CFE-CMStatistics 2024: Start Registration
View Submission - CFECMStatistics2024
A1642
Title: Rank-based strategies for clustering distributions of pairwise scores Authors:  Christopher Saunders - South Dakota State Univerisity (United States) [presenting]
Janean Hanka - South Dakota State University (United States)
Clarissa Giefer - South Dakota State Univerisity (United States)

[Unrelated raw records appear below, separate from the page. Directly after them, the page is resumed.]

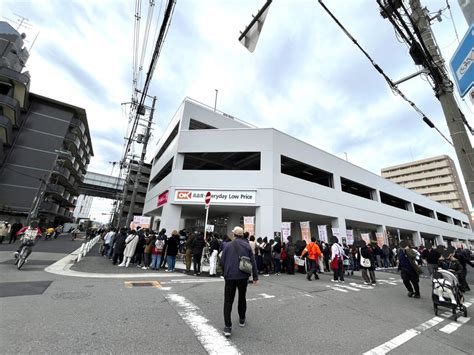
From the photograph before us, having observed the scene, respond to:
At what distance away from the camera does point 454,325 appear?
4555 mm

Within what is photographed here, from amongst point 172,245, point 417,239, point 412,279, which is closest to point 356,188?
point 417,239

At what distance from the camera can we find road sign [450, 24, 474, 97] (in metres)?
2.48

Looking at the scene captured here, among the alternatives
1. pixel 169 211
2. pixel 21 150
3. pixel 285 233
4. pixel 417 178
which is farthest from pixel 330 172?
pixel 417 178

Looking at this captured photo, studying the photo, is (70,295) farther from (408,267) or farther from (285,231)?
(285,231)

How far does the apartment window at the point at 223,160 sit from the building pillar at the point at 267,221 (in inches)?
194

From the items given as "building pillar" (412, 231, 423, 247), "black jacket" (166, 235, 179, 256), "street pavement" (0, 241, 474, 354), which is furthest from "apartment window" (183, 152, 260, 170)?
"building pillar" (412, 231, 423, 247)

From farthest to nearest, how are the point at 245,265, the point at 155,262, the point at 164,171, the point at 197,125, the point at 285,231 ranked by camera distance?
the point at 164,171, the point at 197,125, the point at 285,231, the point at 155,262, the point at 245,265

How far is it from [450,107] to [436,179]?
82.1m

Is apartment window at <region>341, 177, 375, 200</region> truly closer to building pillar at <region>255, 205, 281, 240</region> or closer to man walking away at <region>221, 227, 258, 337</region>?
building pillar at <region>255, 205, 281, 240</region>

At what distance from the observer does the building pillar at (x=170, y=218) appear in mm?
15289

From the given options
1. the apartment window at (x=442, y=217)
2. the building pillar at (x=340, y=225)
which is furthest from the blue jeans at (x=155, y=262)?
the apartment window at (x=442, y=217)

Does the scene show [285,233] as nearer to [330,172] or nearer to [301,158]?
[301,158]

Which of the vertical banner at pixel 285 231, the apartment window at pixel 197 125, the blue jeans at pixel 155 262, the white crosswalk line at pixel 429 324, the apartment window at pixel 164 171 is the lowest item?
the white crosswalk line at pixel 429 324

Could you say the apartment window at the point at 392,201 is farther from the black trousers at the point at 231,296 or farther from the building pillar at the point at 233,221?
the black trousers at the point at 231,296
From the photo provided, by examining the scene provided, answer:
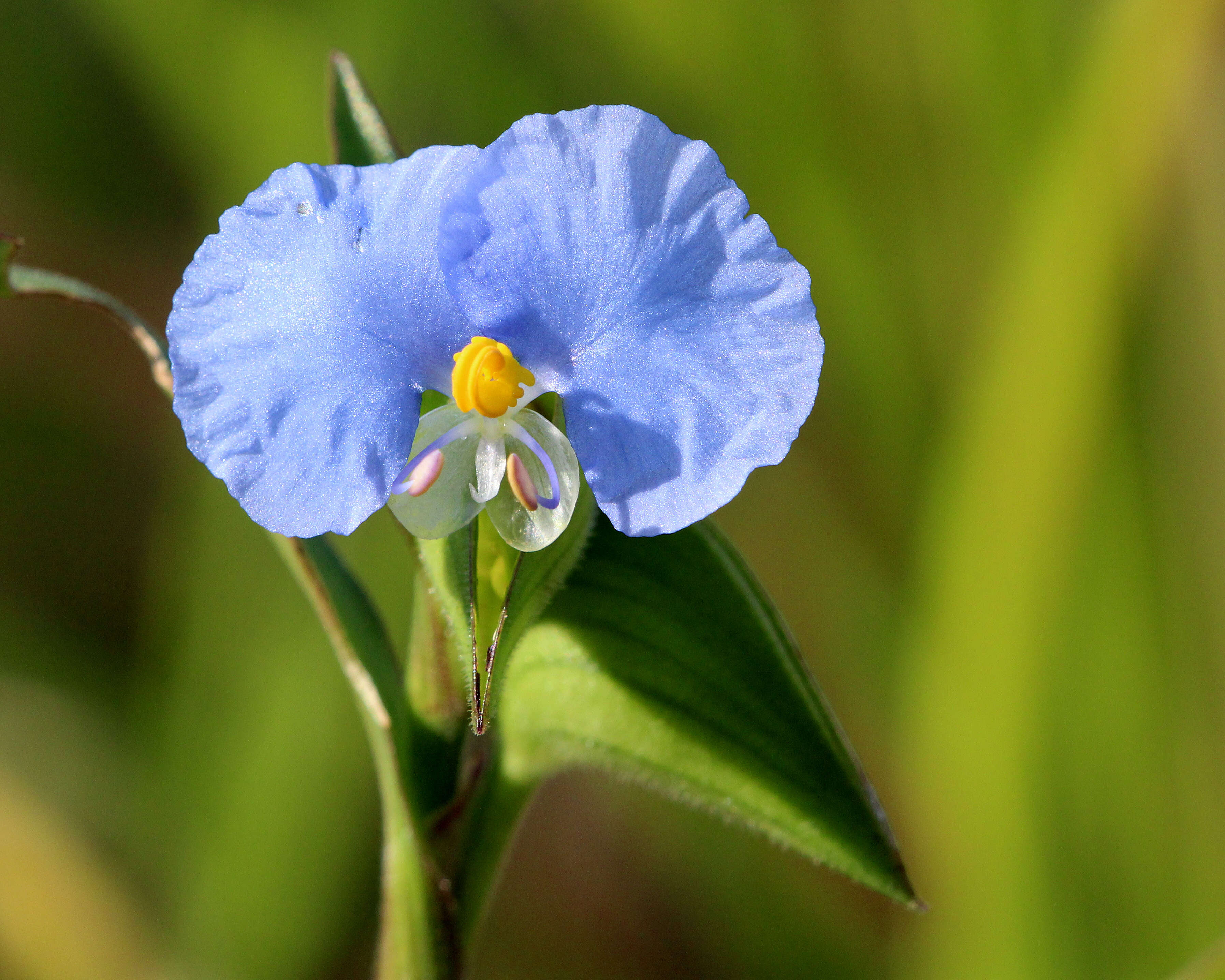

Abstract: A frequently encountered problem in few-shot learning and forensic source identification is to assign a query object to a class of objects with respect to a score (or sometimes a metric) function based only on a set of pairwise similarities between the objects. In these problems, a metric distinguishes between same-and different-class comparisons. This metric is then used to construct a one nearest neighbor classifier. Unfortunately, a more sophisticated class of models or classifiers is impractical because a few number of observations per class limits the ability to properly estimate the induced joint distribution of a set of scores. A potential solution for this limitation would be to cluster classes of objects if their within-class distributions with respect to the learned metric are sufficiently similar. Strategies for pooling within-class comparisons that have the same within-class distributions are developed. When considering the set of within-class comparisons, this is a U-process with respect to the kernel induced by the learned metric. Goodness-of-fit and rank-based level-alpha tests are proposed for measuring the degree of dissimilarity of these two sets of distributions of scores that will account for the U-process dependency. Finally, strategies for combining the pairs of tests between the classes of objects are developed using local false discovery mixture models to make statements concerning which sets of classes share the same within-class distribution.